Não foi fácil conseguir trabalhar em Curitiba. Em 1980, formando em arquitetura pela UFRJ no Rio, eu sonhava em trabalhar com cidades. Como um pequeno aspirante a arquiteto consegue falar com o famoso prefeito Jaime Lerner? Tentando.
Depois de nove meses, consegui uma audiência de 15 minutos. Coloquei minha pastinha de desenhos embaixo do braço e peguei um ônibus para Curitiba. Minha primeira conversa com o Jaime durou uma hora e meia. Acabei recebendo um convite para um estágio em Curitiba.
Muitos anos depois, quando propus ao Jaime a realização de um “Fórum Mundial de Cidades”, em Curitiba, ele me disse, rindo: “Jonas, você venceu pela persistência. Mas nunca me arrependi.
Centenas de prefeitos internacionais participaram do Fórum Mundial de Cidades em Curitiba. Em seguida, foram para o Rio participar do “Dia das Cidades” na Conferência da ONU sobre Meio Ambiente e Desenvolvimento, a ECO-92.
Prestem atenção, isso é muito importante: o fato da experiência de planejamento urbano de Curitiba já existir concretamente fez com que a comunidade internacional aceitasse mais facilmente a ideia de que as cidades podem contribuir para o desenvolvimento sustentável do planeta – ao invés de serem vistas apenas como fonte de problemas.

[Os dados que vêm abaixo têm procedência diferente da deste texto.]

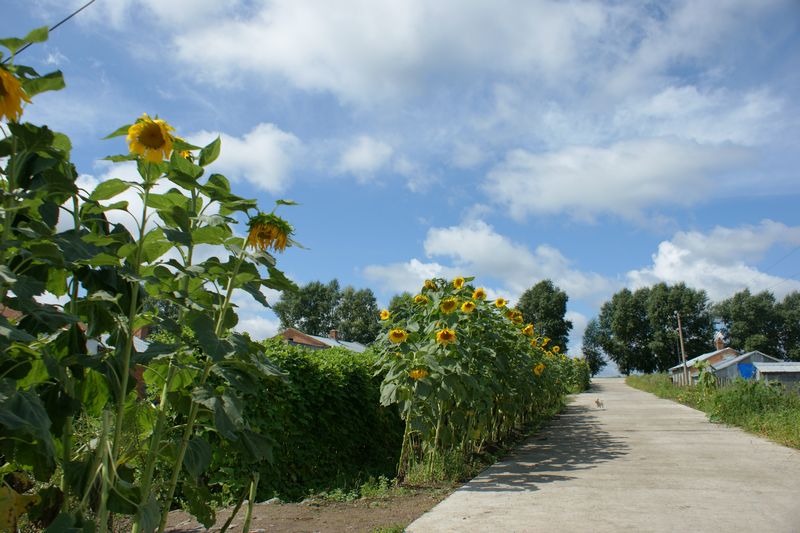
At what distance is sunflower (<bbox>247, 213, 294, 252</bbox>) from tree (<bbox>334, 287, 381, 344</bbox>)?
61.2 meters

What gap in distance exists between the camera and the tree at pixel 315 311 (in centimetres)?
6278

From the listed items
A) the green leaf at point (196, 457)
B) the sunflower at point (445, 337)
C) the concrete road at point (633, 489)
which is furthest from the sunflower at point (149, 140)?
the sunflower at point (445, 337)

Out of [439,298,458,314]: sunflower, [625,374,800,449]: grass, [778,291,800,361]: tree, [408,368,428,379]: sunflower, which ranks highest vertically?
[778,291,800,361]: tree

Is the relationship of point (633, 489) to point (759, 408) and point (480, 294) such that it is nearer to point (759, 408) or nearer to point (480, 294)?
point (480, 294)

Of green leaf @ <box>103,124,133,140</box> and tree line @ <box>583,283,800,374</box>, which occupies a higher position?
tree line @ <box>583,283,800,374</box>

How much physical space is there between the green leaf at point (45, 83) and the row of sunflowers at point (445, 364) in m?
4.17

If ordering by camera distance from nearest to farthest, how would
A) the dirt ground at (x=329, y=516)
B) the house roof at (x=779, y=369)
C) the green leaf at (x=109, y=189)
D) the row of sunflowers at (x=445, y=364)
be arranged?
1. the green leaf at (x=109, y=189)
2. the dirt ground at (x=329, y=516)
3. the row of sunflowers at (x=445, y=364)
4. the house roof at (x=779, y=369)

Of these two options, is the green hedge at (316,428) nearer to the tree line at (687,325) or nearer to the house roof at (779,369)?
the house roof at (779,369)

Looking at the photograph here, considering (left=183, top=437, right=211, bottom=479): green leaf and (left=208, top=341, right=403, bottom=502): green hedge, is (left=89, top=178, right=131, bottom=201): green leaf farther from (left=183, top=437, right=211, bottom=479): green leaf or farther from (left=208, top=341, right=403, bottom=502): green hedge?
(left=208, top=341, right=403, bottom=502): green hedge

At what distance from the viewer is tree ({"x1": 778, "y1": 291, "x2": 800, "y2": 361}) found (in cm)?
7119

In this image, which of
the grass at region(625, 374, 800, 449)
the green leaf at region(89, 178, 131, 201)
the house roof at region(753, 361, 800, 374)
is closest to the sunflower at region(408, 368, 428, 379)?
the green leaf at region(89, 178, 131, 201)

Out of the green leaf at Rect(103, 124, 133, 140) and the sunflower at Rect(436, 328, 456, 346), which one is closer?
the green leaf at Rect(103, 124, 133, 140)

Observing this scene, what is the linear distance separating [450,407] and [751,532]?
9.90 ft

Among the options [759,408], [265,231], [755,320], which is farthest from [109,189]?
[755,320]
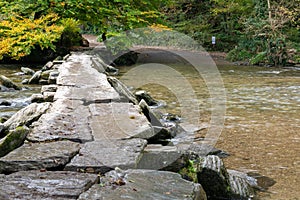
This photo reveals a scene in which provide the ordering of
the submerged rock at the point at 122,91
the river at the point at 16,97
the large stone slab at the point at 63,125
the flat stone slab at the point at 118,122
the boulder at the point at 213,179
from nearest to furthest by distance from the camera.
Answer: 1. the boulder at the point at 213,179
2. the large stone slab at the point at 63,125
3. the flat stone slab at the point at 118,122
4. the submerged rock at the point at 122,91
5. the river at the point at 16,97

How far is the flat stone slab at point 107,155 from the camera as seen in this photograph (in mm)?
2621

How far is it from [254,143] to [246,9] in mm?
17157

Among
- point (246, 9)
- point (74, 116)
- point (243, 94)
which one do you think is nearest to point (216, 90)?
point (243, 94)

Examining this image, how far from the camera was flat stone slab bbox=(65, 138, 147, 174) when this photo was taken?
2621mm

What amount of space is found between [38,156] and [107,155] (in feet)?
1.53

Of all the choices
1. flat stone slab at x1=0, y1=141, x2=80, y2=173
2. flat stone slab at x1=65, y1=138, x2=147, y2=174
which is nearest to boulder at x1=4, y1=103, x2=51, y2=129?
flat stone slab at x1=0, y1=141, x2=80, y2=173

Nova York apoiou a exposição “Curitiba: a Cidade Desconhecida que Pode Salvar o Planeta”, com uma demonstração do Ligeirinho nas ruas da cidade por várias semanas. Cinco estações-tubo e cinco ônibus Ligeirinho foram enviadas de Paranaguá ao porto de Nova York.
Durante a ECO-92 me convidaram para fazer um trabalho na ONU em Nova York, mas só quando terminou o mandato do Jaime no final de 1992 eu me mudei com uma mala e um contrato de 3 meses. Acabei ficando 30 anos.

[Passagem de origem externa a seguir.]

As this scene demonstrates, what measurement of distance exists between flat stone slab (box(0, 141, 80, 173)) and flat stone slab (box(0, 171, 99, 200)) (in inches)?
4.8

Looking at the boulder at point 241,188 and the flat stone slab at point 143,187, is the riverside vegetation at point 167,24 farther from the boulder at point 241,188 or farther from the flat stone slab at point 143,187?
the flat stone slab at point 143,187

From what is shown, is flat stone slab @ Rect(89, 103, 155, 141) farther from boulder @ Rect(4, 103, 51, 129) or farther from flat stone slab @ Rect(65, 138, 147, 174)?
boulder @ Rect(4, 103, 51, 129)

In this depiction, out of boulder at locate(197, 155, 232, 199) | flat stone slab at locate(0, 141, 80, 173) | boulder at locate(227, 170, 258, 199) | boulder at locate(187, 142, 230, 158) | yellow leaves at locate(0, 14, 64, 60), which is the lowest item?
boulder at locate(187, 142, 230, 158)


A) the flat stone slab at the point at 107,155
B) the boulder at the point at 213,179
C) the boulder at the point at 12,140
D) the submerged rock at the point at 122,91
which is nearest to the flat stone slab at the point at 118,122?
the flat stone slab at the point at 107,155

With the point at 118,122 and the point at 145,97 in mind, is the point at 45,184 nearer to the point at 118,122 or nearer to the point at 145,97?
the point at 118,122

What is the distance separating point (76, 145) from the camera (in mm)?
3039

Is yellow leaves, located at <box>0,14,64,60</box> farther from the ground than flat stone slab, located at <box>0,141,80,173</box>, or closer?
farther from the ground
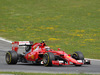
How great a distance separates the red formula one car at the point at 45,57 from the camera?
50.1ft

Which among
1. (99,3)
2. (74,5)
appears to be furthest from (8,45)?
(99,3)

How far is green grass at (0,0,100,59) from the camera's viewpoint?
95.0 ft

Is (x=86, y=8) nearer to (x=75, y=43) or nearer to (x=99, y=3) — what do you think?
(x=99, y=3)

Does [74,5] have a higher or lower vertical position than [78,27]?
higher

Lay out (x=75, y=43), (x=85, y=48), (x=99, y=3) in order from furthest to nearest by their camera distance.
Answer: (x=99, y=3) → (x=75, y=43) → (x=85, y=48)

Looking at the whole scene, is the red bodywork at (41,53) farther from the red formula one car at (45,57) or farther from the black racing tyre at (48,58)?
the black racing tyre at (48,58)

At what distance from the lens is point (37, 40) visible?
99.1ft

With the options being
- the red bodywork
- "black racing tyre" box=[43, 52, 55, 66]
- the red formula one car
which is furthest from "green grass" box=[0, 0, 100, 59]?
"black racing tyre" box=[43, 52, 55, 66]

Visitei mais de 80 países pela ONU. Trabalhei em cidades como Díli, Male, Thimphu, Kabul e Rangum. Eu sonhava em contribuir com a implementação de centenas de “Curitibas” pelo mundo afora, mas a realidade é um pouco diferente.
O planejamento não pode garantir que toda cidade irá para o céu, mas pode certamente tentar impedir que cada realidade urbana se transforme num inferno. O urbanismo tenta transformar cada cidade em sua melhor versão possível ou pelo menos tentar impedir que se transforme em sua pior versão. É a mais científica das artes ou talvez a mais artística das ciências.
Como arquiteto urbanista na ONU talvez eu tenha tido algum mérito...não em transformar sozinho as cidades do mundo, o que seria impossível. Mas em tê-las alertado para não seguir certos caminhos que certamente levariam a desastres ambientais, sociais ou econômicos. Nesse ponto, a experiência de Curitiba sempre foi útil como referência – por semelhança ou por contraste com outras cidades.
Talvez seja tarde para acabar com os problemas de trânsito de Bangkok ou com a poluição de Nova Delhi. Mas há, agora, milhares de outras cidades crescendo e tomando decisões erradas que podem comprometer seriamente seu futuro de modo irreversível. Prevenir custa pelo menos 100 vezes mais barato do que remediar.
Por tudo isso, Curitiba serviu e ainda serve como referência mundial.